TL;DR
This article is based on my master thesis with my supervisor, assistant professor Ilias Sakellariou.
The topic was to simulate a bank run scenario with agents that their emotions might change based on influences and end up in panic mode, cause of the fear that they will lose their money.
The scenario is simple. The agents everyday have a standard schedule. They wake up, the work for 8 hours, they do their groceries, if the goods are not enough, and return home. Suddenly they face rumors related to banks credibility, and this leads to massive withdrawals till we end up to a bank run phenomena.
You can go directly to the results, or to the references.
A paper by Springer, will be published soon.
Introduction
In recent years, agent based simulation has been successfully utilized in studying various economic phenomena.
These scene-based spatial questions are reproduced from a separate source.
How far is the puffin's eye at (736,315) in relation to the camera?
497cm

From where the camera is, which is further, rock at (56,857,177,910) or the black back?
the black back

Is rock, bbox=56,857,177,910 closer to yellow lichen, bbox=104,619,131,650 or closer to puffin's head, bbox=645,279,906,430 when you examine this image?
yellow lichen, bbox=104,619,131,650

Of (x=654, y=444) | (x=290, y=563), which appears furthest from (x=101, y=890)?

Those research results focus on modeling and simulation of emotions in Agent Based Economics (ACE).
The economic phenomena simulation based on multi-agent systems is one of the most contemporary ways of studying the latter, as it allows the design of various factors with twenty-two standardized emotions, which interact with each other.
The research scenario under investigation in the context of the present work, is the one of “bank panic”. The term “panic”, refers to the presence of emotional bias towards the unanticipated deposits withdrawal from more than one bank (simultaneous bank runs). The simulation world is composed of depositor agents, influencer agents, banks, ATMs, and retail shops.